Former Washington coach Jim Lambright has died, his family announced Sunday.

An Everett, Wash., native, Lambright spent his entire adult life in the state of Washington and most of it in Husky purple and gold. After playing defensive end for the Huskies from 1962-64, Lambright moved into coaching at Fife High School in Tacoma, then spent three seasons as an assistant at Shoreline Community College, just north of Seattle.

His former coach Jim Owens hired Lambright as an assistant in 1969, and he was retained by new head coach Don James in 1975. James promoted Lambright to defensive coordinator in 1978, and in 15 years in that role he helped the Huskies win six Pac-10 championships, three Rose Bowls and a share of the 1991 national championship.

"Coach Lambright was a legend at the UW, particularly when it came to playing the kind of physical, aggressive defense that his teams were known for," said Huskies head coach Jimmy Lake. "He was always supportive of the program that he loved so much. His impact on Husky football will not be forgotten."

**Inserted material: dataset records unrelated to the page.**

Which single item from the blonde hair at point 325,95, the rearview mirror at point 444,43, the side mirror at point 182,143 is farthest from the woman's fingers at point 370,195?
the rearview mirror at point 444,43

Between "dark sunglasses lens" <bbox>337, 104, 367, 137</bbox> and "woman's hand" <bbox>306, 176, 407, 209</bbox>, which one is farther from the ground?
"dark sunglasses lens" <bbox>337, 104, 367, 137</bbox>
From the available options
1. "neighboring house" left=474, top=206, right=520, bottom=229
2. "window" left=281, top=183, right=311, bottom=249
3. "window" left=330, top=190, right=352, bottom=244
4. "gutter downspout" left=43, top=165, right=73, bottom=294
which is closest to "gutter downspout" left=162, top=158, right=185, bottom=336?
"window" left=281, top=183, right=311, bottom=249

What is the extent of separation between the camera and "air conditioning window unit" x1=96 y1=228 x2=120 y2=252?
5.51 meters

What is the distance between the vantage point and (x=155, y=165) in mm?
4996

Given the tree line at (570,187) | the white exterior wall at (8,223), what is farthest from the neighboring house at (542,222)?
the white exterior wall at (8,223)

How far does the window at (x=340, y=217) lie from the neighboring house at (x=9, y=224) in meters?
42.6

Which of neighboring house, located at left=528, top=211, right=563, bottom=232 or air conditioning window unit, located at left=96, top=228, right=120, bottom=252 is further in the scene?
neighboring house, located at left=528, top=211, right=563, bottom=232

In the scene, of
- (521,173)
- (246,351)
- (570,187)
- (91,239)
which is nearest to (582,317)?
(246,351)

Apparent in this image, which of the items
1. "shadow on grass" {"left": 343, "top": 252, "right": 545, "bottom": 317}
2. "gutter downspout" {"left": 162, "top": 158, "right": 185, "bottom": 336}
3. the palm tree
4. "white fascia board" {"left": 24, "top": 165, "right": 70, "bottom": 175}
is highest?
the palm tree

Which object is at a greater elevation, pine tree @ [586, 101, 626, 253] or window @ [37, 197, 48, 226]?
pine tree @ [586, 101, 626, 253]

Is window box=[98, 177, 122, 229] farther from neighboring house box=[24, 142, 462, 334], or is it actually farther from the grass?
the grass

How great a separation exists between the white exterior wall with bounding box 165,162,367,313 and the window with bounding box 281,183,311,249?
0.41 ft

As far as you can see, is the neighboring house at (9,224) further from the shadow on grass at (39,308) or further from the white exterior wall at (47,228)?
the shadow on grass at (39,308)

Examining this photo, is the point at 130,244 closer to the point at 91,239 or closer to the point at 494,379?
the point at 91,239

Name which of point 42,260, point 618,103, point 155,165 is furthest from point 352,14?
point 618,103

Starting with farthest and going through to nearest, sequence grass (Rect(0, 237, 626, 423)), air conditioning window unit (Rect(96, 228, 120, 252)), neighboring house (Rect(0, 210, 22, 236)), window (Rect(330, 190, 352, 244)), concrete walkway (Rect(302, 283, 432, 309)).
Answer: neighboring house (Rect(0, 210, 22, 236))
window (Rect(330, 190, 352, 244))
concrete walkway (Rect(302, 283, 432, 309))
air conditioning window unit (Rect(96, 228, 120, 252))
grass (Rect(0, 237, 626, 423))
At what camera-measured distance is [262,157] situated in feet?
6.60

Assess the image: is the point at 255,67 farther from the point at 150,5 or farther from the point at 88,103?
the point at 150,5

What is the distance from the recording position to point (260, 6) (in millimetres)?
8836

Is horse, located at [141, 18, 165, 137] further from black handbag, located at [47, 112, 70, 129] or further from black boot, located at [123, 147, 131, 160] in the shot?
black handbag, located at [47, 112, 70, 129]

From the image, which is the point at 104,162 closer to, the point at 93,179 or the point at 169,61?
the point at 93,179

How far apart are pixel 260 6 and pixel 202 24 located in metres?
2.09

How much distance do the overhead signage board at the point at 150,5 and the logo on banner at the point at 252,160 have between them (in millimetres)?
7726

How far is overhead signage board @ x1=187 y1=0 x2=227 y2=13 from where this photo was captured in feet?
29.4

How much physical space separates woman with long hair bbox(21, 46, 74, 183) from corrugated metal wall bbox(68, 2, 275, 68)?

Lambright was promoted to U-Dub's head coach upon James's retirement after the 1992 season, and in six seasons on the job Lambright led Washington to a 44-25-1 record with one Pac-10 title and two top-20 finishes.

Lambright was 77 years old. A cause of death was not revealed. He is survived by his daughter Kris and son Eric, and grandchildren Caroline and Matt.

"I'm deeply saddened by the news of Coach Lambright's passing. Coach Lambright is synonymous with Husky football and he gave so much to this program both as a player and coach," Washington AD Jennifer Cohen said. "My love for the University of Washington was sparked during Coach's tenure on our football staff and I'm grateful for the impact he had on so many. I'd like to extend heartfelt condolences to his family, former players, teammates and coaches."